Matt Perryman

Why it never makes sense to line up for a job

By Matt Perryman

The way most people go about finding jobs frankly baffles me.

They look through job listings, apply through a list of requirements and conditions as obscure as Byzantine theology, and then cross their fingers and hope real hard, saying “pick me pick me pick me!”

Competing for attention with tens, hundreds, or even thousands of applicants is playing Lotto.

When I used the Upwork for freelance work in years past, I saw this all the time. One job, 400 applications. The best-qualified job-getter will find it hard to stand out due to the sheer noise.

Whenever I post a job there, it’s the same thing from the other side of the hiring table. Two hundred responses, I make it through 20 — who didn’t read the job and aren’t qualified — before I hang it up.

Nobody wins in the contest to be picked.

It’s an all around sorry process for the job-posters and the job-seekers.

I wonder why they all keep doing it, but then, I remember that humans are largely unthinking animals ruled by habit and socially accepted behaviors.

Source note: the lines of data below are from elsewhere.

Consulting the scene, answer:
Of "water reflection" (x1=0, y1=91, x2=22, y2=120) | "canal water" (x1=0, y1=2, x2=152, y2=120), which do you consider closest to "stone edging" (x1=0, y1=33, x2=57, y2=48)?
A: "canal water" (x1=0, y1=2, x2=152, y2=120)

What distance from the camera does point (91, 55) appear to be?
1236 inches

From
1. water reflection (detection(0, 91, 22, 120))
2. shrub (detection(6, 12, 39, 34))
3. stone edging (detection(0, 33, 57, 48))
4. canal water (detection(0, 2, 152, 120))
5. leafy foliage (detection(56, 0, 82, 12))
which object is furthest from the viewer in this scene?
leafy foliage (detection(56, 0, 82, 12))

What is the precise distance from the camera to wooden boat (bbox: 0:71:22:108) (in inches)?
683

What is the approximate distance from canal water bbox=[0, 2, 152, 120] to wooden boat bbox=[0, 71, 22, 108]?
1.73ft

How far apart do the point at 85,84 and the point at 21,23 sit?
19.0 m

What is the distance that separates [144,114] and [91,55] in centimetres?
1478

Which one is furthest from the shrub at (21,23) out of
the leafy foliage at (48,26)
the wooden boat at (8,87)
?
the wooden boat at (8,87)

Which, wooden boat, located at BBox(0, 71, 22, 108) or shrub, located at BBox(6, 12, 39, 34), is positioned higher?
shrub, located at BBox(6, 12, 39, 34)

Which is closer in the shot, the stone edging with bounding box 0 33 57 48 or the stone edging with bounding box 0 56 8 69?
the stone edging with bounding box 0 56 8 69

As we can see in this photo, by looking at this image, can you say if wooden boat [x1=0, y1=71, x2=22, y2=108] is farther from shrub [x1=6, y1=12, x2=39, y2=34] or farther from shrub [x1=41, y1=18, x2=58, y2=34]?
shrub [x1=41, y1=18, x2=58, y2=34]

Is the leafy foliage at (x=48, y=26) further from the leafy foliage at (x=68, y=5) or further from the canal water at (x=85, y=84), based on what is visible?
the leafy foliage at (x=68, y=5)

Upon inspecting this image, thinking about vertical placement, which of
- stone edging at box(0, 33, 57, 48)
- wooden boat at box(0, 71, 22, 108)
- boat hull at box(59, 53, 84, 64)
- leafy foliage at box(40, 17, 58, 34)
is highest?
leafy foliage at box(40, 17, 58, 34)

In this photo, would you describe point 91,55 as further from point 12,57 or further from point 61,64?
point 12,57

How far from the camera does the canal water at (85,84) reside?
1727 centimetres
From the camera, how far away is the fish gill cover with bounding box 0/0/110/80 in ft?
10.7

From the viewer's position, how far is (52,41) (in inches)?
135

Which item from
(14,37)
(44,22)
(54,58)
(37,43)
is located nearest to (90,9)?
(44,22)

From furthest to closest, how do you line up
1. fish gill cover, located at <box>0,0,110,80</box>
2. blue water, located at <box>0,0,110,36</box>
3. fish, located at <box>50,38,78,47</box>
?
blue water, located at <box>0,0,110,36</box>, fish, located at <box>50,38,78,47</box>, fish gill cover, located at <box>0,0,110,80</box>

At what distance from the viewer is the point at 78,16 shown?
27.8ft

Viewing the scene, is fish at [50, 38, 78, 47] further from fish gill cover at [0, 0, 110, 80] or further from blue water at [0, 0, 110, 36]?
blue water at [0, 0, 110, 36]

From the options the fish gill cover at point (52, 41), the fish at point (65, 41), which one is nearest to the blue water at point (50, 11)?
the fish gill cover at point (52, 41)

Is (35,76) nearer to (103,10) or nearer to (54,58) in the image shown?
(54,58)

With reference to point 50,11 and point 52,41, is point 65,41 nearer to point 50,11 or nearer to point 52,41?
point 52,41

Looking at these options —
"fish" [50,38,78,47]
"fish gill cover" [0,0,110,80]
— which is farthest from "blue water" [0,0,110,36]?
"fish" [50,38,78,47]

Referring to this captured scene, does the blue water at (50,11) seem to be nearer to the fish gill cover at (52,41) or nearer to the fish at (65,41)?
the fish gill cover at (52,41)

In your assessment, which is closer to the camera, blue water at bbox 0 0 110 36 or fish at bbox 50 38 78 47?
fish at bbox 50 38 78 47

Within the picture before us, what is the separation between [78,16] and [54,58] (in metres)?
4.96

The fundamental problem is in the power dynamic. There’s one tollbooth and one ticket for a line of 1000 cars. Asking to get picked is unlikely to produce a win for either side.

The smarter move is to step back from the tollbooth and reconsider the situation.

Reverse and reframe the problem. Everybody wants to get the goods out of the tollbooth. Few ask, what does the guy in the tollbooth want?

Getting in line and raising your hand makes you like everyone else waiting for permission.

Bring him a nice lunch with a free gift for his son and you might just skip the line.